Mumbai: About 200 employees fired by top Indian private carrier Jet Airways staged a noisy protest on Thursday, while politicians weighed in on their side, demanding an inquiry into job losses in the struggling industry.

Jet Airways said on Wednesday it would lay off 1,100 staff in the next few days, on top of the 800 flight attendants already retrenched, as part of efforts to cope with slowing demand, high fuel prices and the global credit crunch.

The job losses and protests have struck in an industry at the heart of India's economic modernisation, with millions of middle-class Indians taking to the skies and carriers employing thousands of young men and women in glamorous jobs.

The airlines are asking for the government to bail them out, but the government, already facing a fiscal squeeze, has so far done nothing to help.

Nevertheless, Petroleum Minister Murli Deora said it was the wrong time for Jet to be laying off employees, while Labour and Employment Minister Oscar Fernandes asked for a urgent report.

A spokeswoman for Jet Airways, which had a total staff of around 13,000 people, declined comment.

"We want our jobs back," shouted Jet employees outside the office in Mumbai.

Analysts and activists said the sudden layoffs left the employees, who were mostly on contract or probation, with few options.

"They have been terminated without notice, and they have little by way of legal recourse now," said Vinod Shetty, a lawyer and consumer activist.

They have found support from local party Maharashtra Navnirman Sena, which is reported by local media to be in talks with Jet officials for the reinstatement of employees from the state.

An analyst said job cuts were necessary, as airlines bloated by recent expansion adjust to the new reality of falling demand.

Archaic labour laws

"When the industry is going through a tough time and the airline is posting losses and has no access to capital, it needs to do everything possible to cut costs," said Kapil Kaul, chief executive in India for the Centre for Asia-Pacific Aviation.

Archaic labour laws that make it hard to lay off employees have led to a policy of hiring more contract workers in India, which has sparked protests at the Indian units of the companies Toyota Motor Corp and Honda Motor Co in recent years.

Last month, sacked employees beat to death the India head of an Italian industrial gear manufacturing company near Delhi.

The Indian aviation industry, which had grown at an average annual pace of more than 25 per cent in the past few years in a booming economy, is forecast to post combined losses of nearly $2 billion (Dh7.35 billion) in the year to March 2009. That would be the biggest loss outside the US, the International Air Transport Association has said.

Jet Airways, which has said it expects to break even in the full year to March 2010, has struggled to raise money, with the turbulent market delaying a planned $400 million rights issue as well as a stake sale by founder Naresh Goyal.

Mixed signals at Air India

Air India yesterday said it was considering voluntary leave without pay for some staff for three to five years, even as Civil Aviation Minister Praful Patel said there would be no retrenchment by the national carrier.

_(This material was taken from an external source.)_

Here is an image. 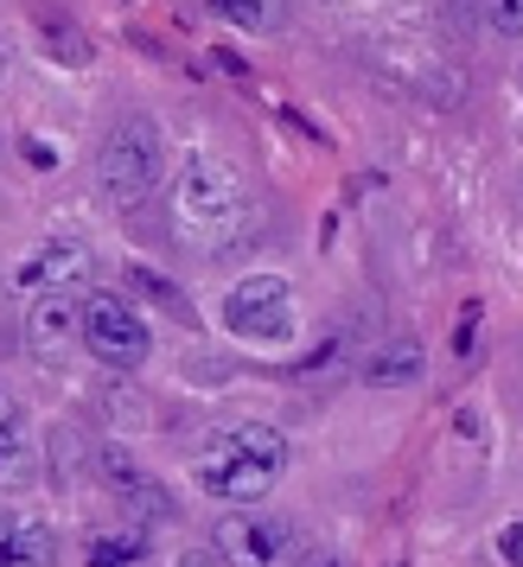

"There will be no retrenchment in Air India," Patel told reporters in Hyderabad on the sidelines of an aviation conference, co-organised by his ministry and the Federation of Indian Chambers of Commerce and Industry (Ficci).

"My sympathies are with those employees laid off by private airlines but this is an issue that other ministries - such as the labour ministry - will have to deal with," he said.

A ministry spokesperson also said in New Delhi that Air India will not retrench staff but those who take up the offer of leave without pay will be taken back if they wished at the same designation and the last pay drawn.

"Nacil (the National Aviation Co of India that owns Air India) is not mulling any layoff. We are considering offering a three to four years leave without pay package to people who opt for it - 15,000 employees are eligible," said the spokesperson.

Air India - which is now the only brand name of the newly formed Nacil after the merger with Indian Airlines - has total staff of around 23,000.

Later, however, Air India's executive director of corporate communication Jitender Bhargava said reports that the airline was mulling leave without pay for as many as 15,000 employees were not correct.